#### Что нужно сделать:
Изложите короче абзац исходного текста, который начинается словами «Глубина федоровского подхода», и сохраните его главные мысли.

#### Исходный текст:
┌──

К таким же идеям внутренне-биологического прогресса принадлежит и мысль Вернадского о будущем автотрофном человеке, преодолевшем «грех» пожирания и убийства, строящем свой организм, как растение, на основе косного вещества среды при помощи солнечной энергии. Но уже в «Философии общего дела» задача превратить питание в «сознательно-творческий процесс обращения человеком элементарных, космических веществ в минеральные, потом растительные и, наконец, живые ткани» (Соч., с. 405) не только была поставлена, но и осмыслена как одно из направлений в деле реального овладения человеком бессмертной природой, как одно из условий обретения им божественной «причины самого себя».

Глубина федоровского подхода в том, что он не мыслит себе задач метеорической, космической регуляции без одновременной регуляции внутренней, психофизиологической. Такая нераздельность подтверждается и современными научными подходами. Вспомним знаменитый антропный принцип. Суть его в следующем. Мир не был бы таким, каков он есть, не будь в нем наблюдателя, т. е. нас с вами, чувствующих, сознательных существ. Ведь будь мир хоть на йоту другим – и нас бы не было: чуть бы сместились параметры мира, какая-нибудь элементарная частица была бы иной или исчезла – не явились бы ни жизнь, ни сознание. Итак, полная корреляция между Вселенной и нами. Антропный принцип в его научной формулировке – тонкий аргумент за старую истину о человеке как микрокосме. Но тогда, когда мы ставим задачу изменения мира и человека, надо учитывать этот принцип, т. е. их соотнесенность. Когда человек, не изменяя себя, не встав на путь собственного одухотворения, начинает покорять, преобразовывать природу, то он неизбежно приходит к неизбежному дисбалансу, к кризису, экологическому и собственно нравственному. Такое одностороннее вмешательство несовершенным, однако самодовольным человеком в природную взаимосвязь вместо регуляции, сознательной и разумной, приводит к истощению и дегенерации природы.

└──

#### Строки:
┌──

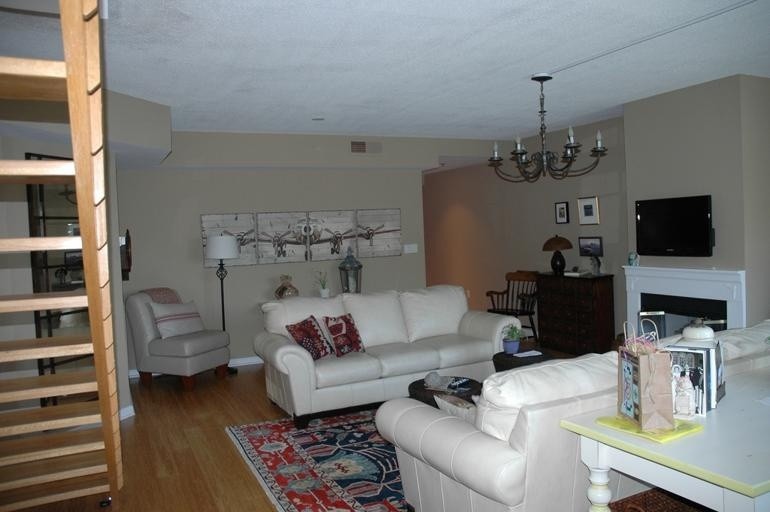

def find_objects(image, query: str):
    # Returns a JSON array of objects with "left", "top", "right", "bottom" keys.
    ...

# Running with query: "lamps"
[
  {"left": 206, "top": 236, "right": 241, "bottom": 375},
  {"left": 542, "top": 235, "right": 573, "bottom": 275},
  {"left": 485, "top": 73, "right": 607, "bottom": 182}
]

└──
┌──

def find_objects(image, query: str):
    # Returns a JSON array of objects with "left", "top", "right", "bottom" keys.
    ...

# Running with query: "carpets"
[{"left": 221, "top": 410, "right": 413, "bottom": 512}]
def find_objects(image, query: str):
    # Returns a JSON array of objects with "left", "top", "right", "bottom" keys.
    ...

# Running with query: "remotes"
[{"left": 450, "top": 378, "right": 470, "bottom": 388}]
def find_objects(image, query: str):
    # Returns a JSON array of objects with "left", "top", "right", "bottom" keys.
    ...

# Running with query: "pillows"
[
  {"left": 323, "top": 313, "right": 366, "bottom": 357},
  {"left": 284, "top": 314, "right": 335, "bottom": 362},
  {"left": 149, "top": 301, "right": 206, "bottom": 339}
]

└──

#### Правильный ответ:
Федоров считает, что космическая регуляция невозможна без одновременной внутренней, психофизиологической регуляции. Эту нераздельность подтверждает антропный принцип. Мир таков, каков он есть, потому что в нем есть наблюдатель, то есть чувствующие, сознательные существа. При малейшем изменении параметров мира не возникли бы ни жизнь, ни сознание. Этот принцип служит аргументом в пользу представления о человеке как микрокосме, и его нужно учитывать, когда ставится задача изменить мир и человека. Если человек преобразует природу, не изменяя и не одухотворяя себя, он приходит к дисбалансу и к экологическому и нравственному кризису. Такое одностороннее вмешательство ведет к истощению и дегенерации природы.